Hollerith first spoke to Marshall about the design of the new windows on Christmas Eve last year. The cathedral hopes he will complete his designs by 2023; the windows will then be fabricated and installed.
But Marshall said he did not agree to a timeline, noting that although they have been talking about the project for many months, his work began on Wednesday, when he first visited the space.
“From now on, I start to conceptualize what I would like to do with these windows,” he said. “I mean, it really forced me to be able to see space, to see what else there is.”
Marshall added that the art and iconography of the church are already “far beyond what you would normally expect to encounter” and are already linked to racial justice, including Martin’s sculptures. Luther King Jr., Rosa Parks and Eleanor Roosevelt.
“There is already a pretty rich narrative on the screen,” he said. “If I add something, it can’t be just another window. It must be something that really adds to the conversation.

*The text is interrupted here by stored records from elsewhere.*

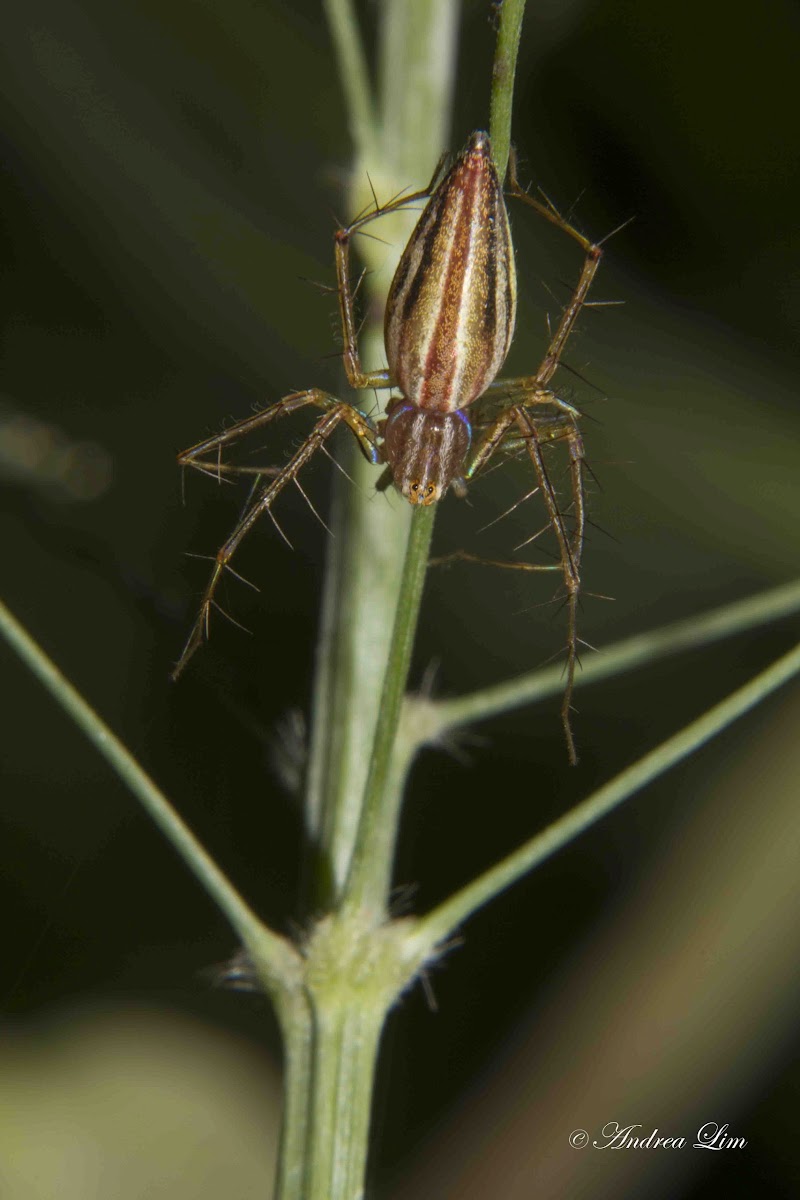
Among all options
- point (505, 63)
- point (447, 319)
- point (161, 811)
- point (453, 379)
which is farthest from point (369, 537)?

The Andrew W. Mellon Foundation donated $ 1 million for the windows, an amount that includes Marshall’s symbolic honorarium of $ 18.65. Alexander is president of the Mellon Foundation. The Hearthland Foundation donated $ 150,000 for the poetry portion of the project (Alexander is not paid) and the Ford Foundation donated $ 250,000 for public programs.
“This is actually a spiritual transaction, not a business transaction. And you can’t really get paid for a spiritual transaction, ”Marshall said. “To erase the need for them to worry about how much it was going to cost them and if they can afford it, I came up with the token price of $ 18.65. It’s the equivalent of doing a project for a dollar, but $ 18.65 makes a lot more sense because, of course, 1865 is the end of the Civil War.
The cathedral will also announce Thursday that the Robert E. Lee window removed in 2017 has been on loan to the National Museum of African American History and Culture and is featured in “Make Good the Promises: Reconstruction and its Legacies,” an exhibition by a year. opening Friday, on the occasion of the museum’s fifth anniversary. When the exhibition closes, the Lee Window will join the Jackson Window to undergo conservation measures at the Cathedral. A long-term plan for them has not been announced.